I did a simple experiment using EURUSD OHLC 1-Day data.
My features were Open Price, Low Price, High Price, and I was trying to predict the future Closing price.
The code worked, as expected, but the results were very misleading.
I got a 99% Accuracy score, which as we all know is impossible.
1) So what I am I doing wrong?
2) How can I correct my mistakes?
The official system I am building would have BoP, PPI, Interest Rate, GDP, and a lot of Momentum indicators, etc. as Features, over some 60 features.
import pandas as pd
import numpy as np
#import matplotlib.pyplot as plt
#import pickle
# 1. Read the EURUSD csv data.
# 2. Process the DataFrame, using only the Open, High, Low, Close columns.
df = pd.read_csv( 'EURUSD1440.csv', index_col= 'Date' )
df = df[['Open','High','Low','Close']]
array = df.values
# Features consist of Open, High, Low column, and stored in x.
# Label is the Close column stored in y.
x = array[:,0:3]
y = array[:,3]
# Split Data into Test and Train.
# 60% Train and 40% Test.
from sklearn.cross_validation import train_test_split
x_train, x_test, y_train, y_test = train_test_split( x, y, test_size = 0.4 )
# 1. Train the Model using .fit method.
# 2. Predict the future Closing prices using the .predict method.
# 3. Know how Accurate the Model is using the .score method.
from sklearn.linear_model import LinearRegression
from sklearn.metrics import accuracy_score
model = LinearRegression()
model.fit( x_train, y_train )
forecast = model.predict( x_test )
accuracy = model.score( x_test, y_test )
print( forecast, accuracy )
Prologue:
Having been several decades in quantitative modelling and operating a set of 4th Gen distributed system with M/L predictors, I can guarantee even your 60-features' to be overly optimistic. One might assume about an order of magnitude higher dimensionality space, containing both technical and fundamental factors, to reasonably train a model with, if the ambition is to go beyond just an academic paper. Why? The Market Rules.

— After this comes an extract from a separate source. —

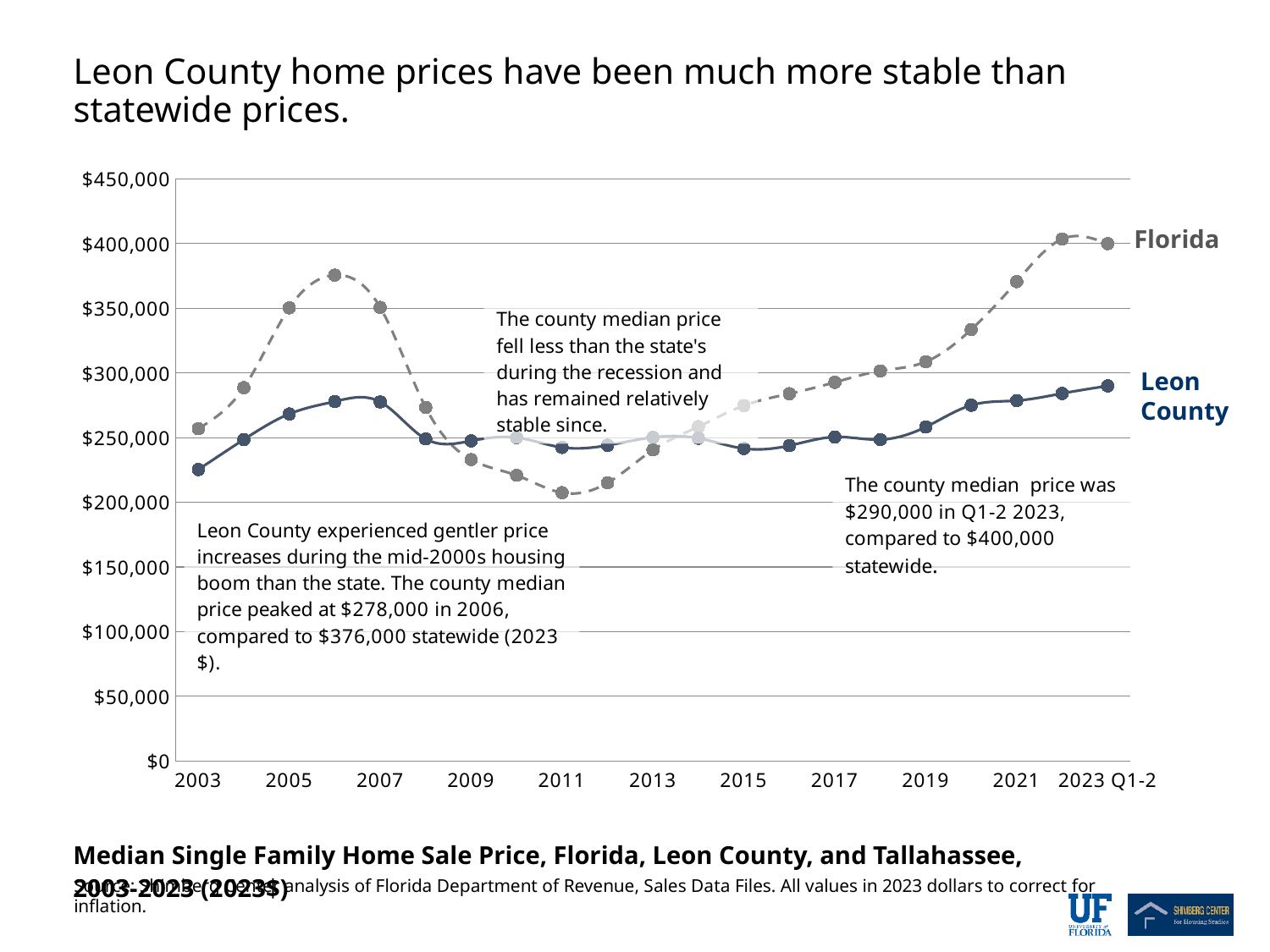
Is the Florida value for 2011 greater or less than $250,000? less What was the Leon County median price in Q1-2 2023? $290,000 In 2011, which series has the higher value, Florida or Leon County? Leon County What is the difference between the statewide and Leon County median prices in Q1-2 2023? $110,000 Which series is drawn with a dashed line? Florida In which year is the Florida series at its lowest? 2011 Is the Leon County value for 2003 greater or less than $250,000? less What is the difference between the statewide and Leon County median prices in 2006? $98,000 According to the slide, what was the statewide median price in 2006? $376,000 How many series are plotted on the chart? 2 According to the slide, what was the Leon County median price at its 2006 peak? $278,000 What kind of chart is shown on the slide? line chart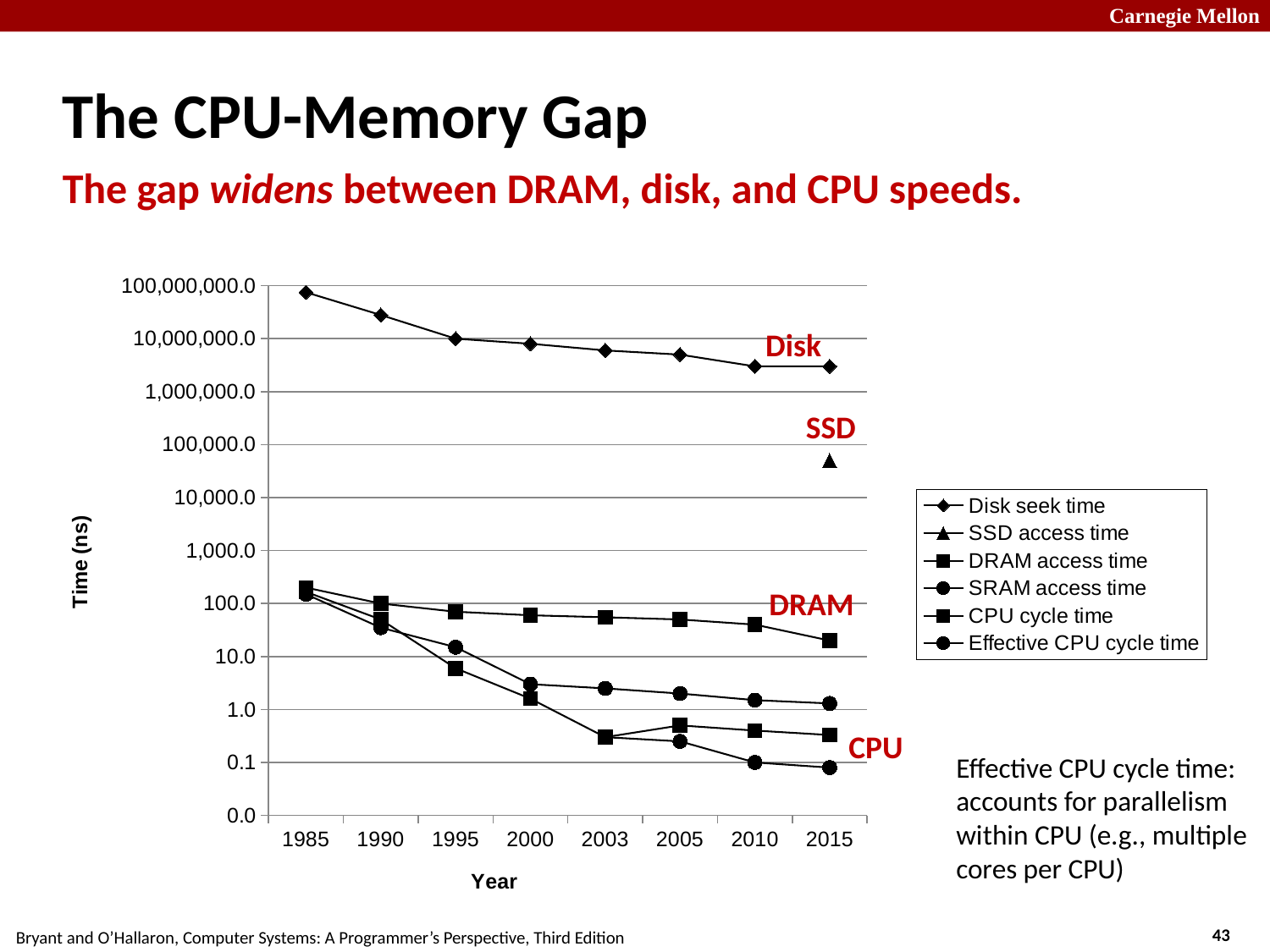
Is the DRAM access time in 2015 greater or less than 100.0? less How many series does the legend list? 6 In 2015, which is larger: DRAM access time or SRAM access time? DRAM access time How many years are shown on the x axis? 8 Which series has the lowest value in 2015? Effective CPU cycle time Is the Disk seek time in 1985 greater or less than 10,000,000.0? greater Which series has the highest value in 2015? Disk seek time Does the Disk seek time rise or fall from 1985 to 2015? fall Is the CPU cycle time in 2015 greater or less than 1.0? less What kind of chart is shown on the slide? line chart What is the label of the y axis? Time (ns)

Your experiment exhibits two types of principal errors:
The first - a conceptual miss:
the Machine Learning task, striving to predict a continuous value is Regression, ( no "classification" Labels, but Regression target values ) for which a metric for "a prediction success" is not a score, but some sort of absolute, PriceDOMAIN distance measures. Yes, distance, not a percent, as it is translated into a monetary reward by a trade execution.

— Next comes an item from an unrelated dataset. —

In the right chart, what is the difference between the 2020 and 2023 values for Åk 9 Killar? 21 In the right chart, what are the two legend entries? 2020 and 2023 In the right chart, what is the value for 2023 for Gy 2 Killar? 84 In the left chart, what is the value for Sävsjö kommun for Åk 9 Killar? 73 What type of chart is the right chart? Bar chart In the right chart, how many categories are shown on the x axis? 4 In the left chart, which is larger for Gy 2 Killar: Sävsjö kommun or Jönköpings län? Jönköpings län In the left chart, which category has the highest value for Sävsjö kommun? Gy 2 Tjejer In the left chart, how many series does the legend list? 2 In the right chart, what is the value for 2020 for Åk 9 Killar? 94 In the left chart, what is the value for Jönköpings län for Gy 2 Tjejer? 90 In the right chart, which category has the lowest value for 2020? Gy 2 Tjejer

Any attempt to use a percentage does not provide means to compare any two Regression models one against another and is incoherent with highly non-linear professional risk-management.

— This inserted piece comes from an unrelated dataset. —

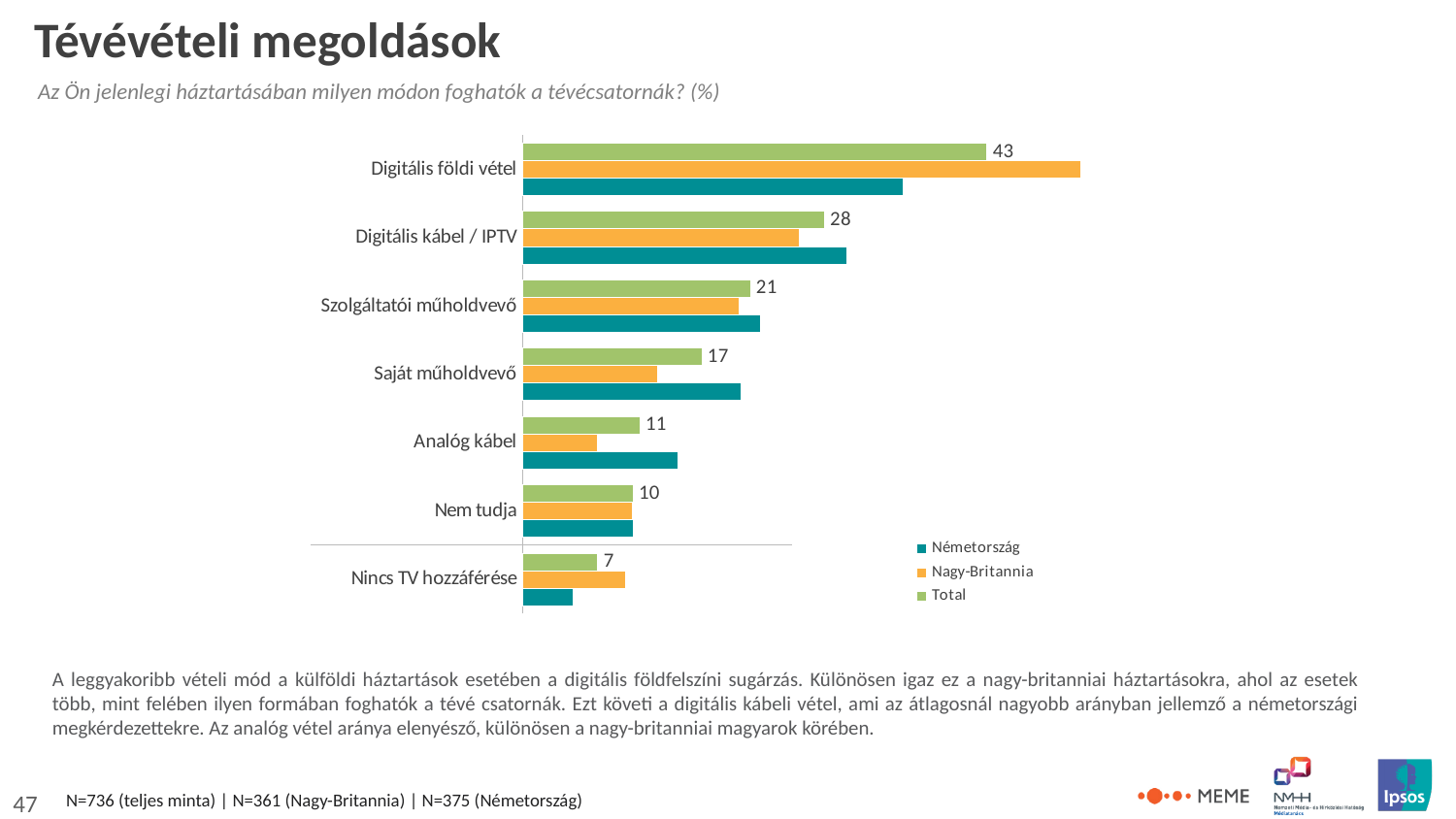
What kind of chart is shown on the slide? Bar chart How many series does the legend list? 3 How many categories are shown on the chart? 7 What is the Total value for Nincs TV hozzáférése? 7 Which category has the highest Total value? Digitális földi vétel What is the difference between the Total values for Digitális földi vétel and Digitális kábel / IPTV? 15 Which category has the lowest Total value? Nincs TV hozzáférése What is the Total value for Digitális földi vétel? 43 What is the Total value for Digitális kábel / IPTV? 28 For Analóg kábel, which is larger: the Németország bar or the Nagy-Britannia bar? Németország What is the Total value for Saját műholdvevő? 17 For Digitális földi vétel, which is larger: the Nagy-Britannia bar or the Németország bar? Nagy-Britannia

This post's footprint does not provide space enough to discuss additional dependencies for defining + assessment of a successful Trading TruStrategy, operating in at least 5-dimensions of policies -{ Select, Detect, Act, Allocate, Terminate }-Policy. Without a full TruStrategy SDAAT-model parameters definition, there is no chance to compute any performance expectations of a Market ride of any trading model under review.
Next:
Your model exhibits peeking into the future. You have allowed the model to learn from values, the reality will never give you at hand at the time of prediction, so except some clairvoyance, the model is principally skewed from the training DataSET and will never provide a fair service in real circumstances.
Epilogue:
One need not be shy to make this mistake, as Google has published their own Machine Learning "success" doing the very same error. ( If interested in details, search for Michal Illich + Google Machine Learning blogs on their experience ).
Ex post:
Do not give up. If your project is well-funded, has a reasonable technical infrastructure in place & has a reasonable grounding in the business domain, one can hire a mix of professional knowledge to have a FOREX market predictions engine working within a reasonable time and budget.
Reinventing a wheel could not be more expensive in the FOREX costs of failure realms.